Par les ordonnances nos 394612 et 394613 du 27 novembre 2015, le président de la section du contentieux du Conseil d'État, sur le fondement de l'article R. 351-1 du code de justice administrative, a attribué le jugement des deux requêtes à la cour administrative d'appel de Lyon.
Procédure devant la cour :
I - Par sa requête présentée par la SCP Le Griel et ensuite enregistrée à la cour sous le n° 15LY03872, l'association " Vigilance Halal protection et respect de l'animal et du consommateur ", demande à la cour :
1°) d'annuler l'ordonnance de la présidente de la 6ème chambre du tribunal administratif de Lyon n° 1507977 du 14 septembre 2015 ;
2°) de mettre à la charge de la ville de Saint-Étienne la somme de 3 500 euros sur le fondement de l'article L. 761-1 du code de justice administrative.
L'association soutient que :
- l'ordonnance est irrégulière dès lors que son dispositif ne mentionne pas ce qui est décidé ;
- ses conclusions étaient parfaitement claires, était demandée l'annulation de la décision de la ville de Saint-Étienne de mettre à disposition du public des locaux à titre d'abattoir temporaire.
Par un mémoire enregistré le 28 avril 2016, le ministre de l'agriculture, de l'agroalimentaire et de la forêt informe la cour que cette requête n'appelle pas d'observation de sa part, le litige portant sur une décision relevant de la compétence de la commune de Saint-Étienne.
Par un mémoire en défense enregistré le 9 mai 2016, la commune de Saint-Étienne, représentée par MeA..., demande à la cour :
1°) de rejeter la requête de l'association " Vigilance Halal protection et respect de l'animal et du consommateur " ainsi que ses conclusions au titre de l'article L. 761-1 du code de justice administrative ;
2°) de mettre à la charge de cette association la somme de 2 000 euros au titre de ces dispositions.

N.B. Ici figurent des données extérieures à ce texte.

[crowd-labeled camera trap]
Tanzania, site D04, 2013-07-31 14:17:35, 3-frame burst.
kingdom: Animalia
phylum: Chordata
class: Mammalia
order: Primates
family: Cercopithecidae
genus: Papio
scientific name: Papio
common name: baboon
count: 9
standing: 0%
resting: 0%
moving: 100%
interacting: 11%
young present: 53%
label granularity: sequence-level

La commune de Saint-Étienne fait valoir que :
- la demande de l'association était manifestement irrecevable ;
- la requête est infondée en ce qu'elle critique l'incompétence du maire.
II - Par sa requête présentée par la SCP Le Griel et enregistrée à la cour sous le n° 15LY03873, puis par son mémoire enregistré le 9 mai 2016, l'association " Vigilance Halal protection et respect de l'animal et du consommateur ", représentée par MeB..., demande à la cour :
1°) d'annuler l'ordonnance du président de la 2ème chambre du tribunal administratif de Lyon n° 1508154 du 23 septembre 2015 ;
2°) d'annuler la décision révélée du préfet de la Loire d'aménager des locaux sis 25, rue de l'apprentissage, à Saint-Étienne, en vue de leur utilisation temporaire, durant les festivités de l'Aïd-al-Adha de 2015, pour la pratique de l'abattage rituel d'ovins ;
3°) de mettre à la charge de l'État la somme de 3 000 euros sur le fondement de l'article L. 761-1 du code de justice administrative.
L'association soutient que :
- le président de la 2ème chambre du tribunal administratif de Lyon était incompétent pour statuer par voie d'ordonnance sur le fondement du 4° de l'article R. 222-1 du code de justice administrative, il aurait dû l'inviter à régulariser sa requête ;
- c'est à tort qu'il a considéré qu'elle n'avait pas intérêt pour agir contre la décision du préfet de la Loire autorisant l'utilisation temporaire de locaux pour la pratique de l'abattage rituel ; une association à des fins très étendues peut néanmoins, dans certaines circonstances, justifier d'un intérêt donnant intérêt à agir contre une décision à objet localisé ;
- la décision du préfet est entachée d'un vice de forme (absence d'arrêté), d'un vice de procédure (absence de dépôt de dossier de demande d'autorisation et absence d'instruction du dossier) d'une violation de la loi (absence d'étude d'impact et absence d'essai de la chaîne d'abattage).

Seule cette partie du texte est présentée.